Cette théorie fameuse, qui pendant plus de vingt siècles a eu les faveurs des plus grands génies de l'humanité, d'Aristote jusqu'à Leibnitz, méritait bien au moins quelque mention dans un volume consacré à l'union de l'âme et du corps. Nous avons le regret de n'y voir mentionnés que des essais modernes, comme si l'esprit humain n'avait commencé à penser que depuis deux ou trois siècles, et nous avons constaté que ces nouveautés rajeunissaient, sans s'en douter, de très vieilles erreurs cent fois réfutées, telles que l'identité des contraires. Bien loin de les identifier, l'esprit humain n'a jamais réussi qu'à se dissimuler leur opposition; aussi a-t-on pu très justement définir le monisme: «un dualisme déguisé, où l'un des deux combattants est laissé dans l'ombre»[163].
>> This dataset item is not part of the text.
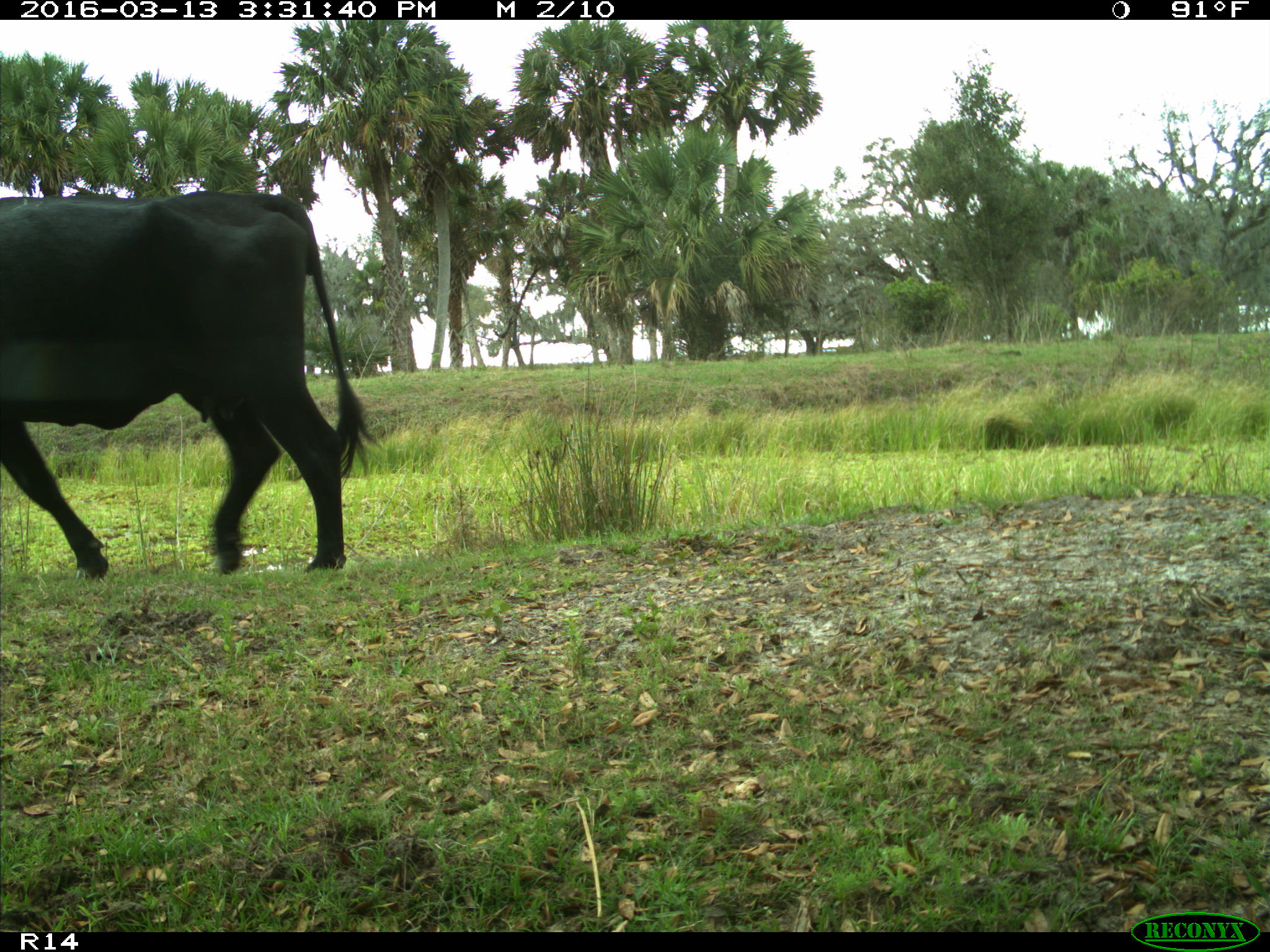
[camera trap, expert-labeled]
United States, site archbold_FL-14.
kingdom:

Le problème de l'union de l'âme et du corps, loin d'être résolu par la philosophie nouvelle, en reste donc au même point, et ce nouvel échec, après tant d'autres, nous montre la stérilité des spéculations qui ont rompu de parti pris avec les traditions séculaires de l'esprit humain.
[IV]
LA PHILOSOPHIE DU DEVENIR PUR.
Paulo majora canamus! Le moment est venu d'appliquer aux prétentions de la Philosophie nouvelle l'orgueilleux vers du poète:
Magnas ab integro sœclorum nascitur ordo.
Jusqu'ici, la nouvelle notion du Temps ou de la Durée n'a encore enfanté que des hors d'œuvre et pas une œuvre maîtresse. Ses essais, pour raffermir sur ses bases la Liberté humaine ou pour expliquer l'union de rame et du corps, nous ont paru comme des constructions accessoires et bien fragiles, de véritables jeux d'esprit—et aussi de patience,—qu'il faut admirer de loin, en évitant de les toucher du bout de l'index pour ne pas leur faire perdre leur équilibre instable.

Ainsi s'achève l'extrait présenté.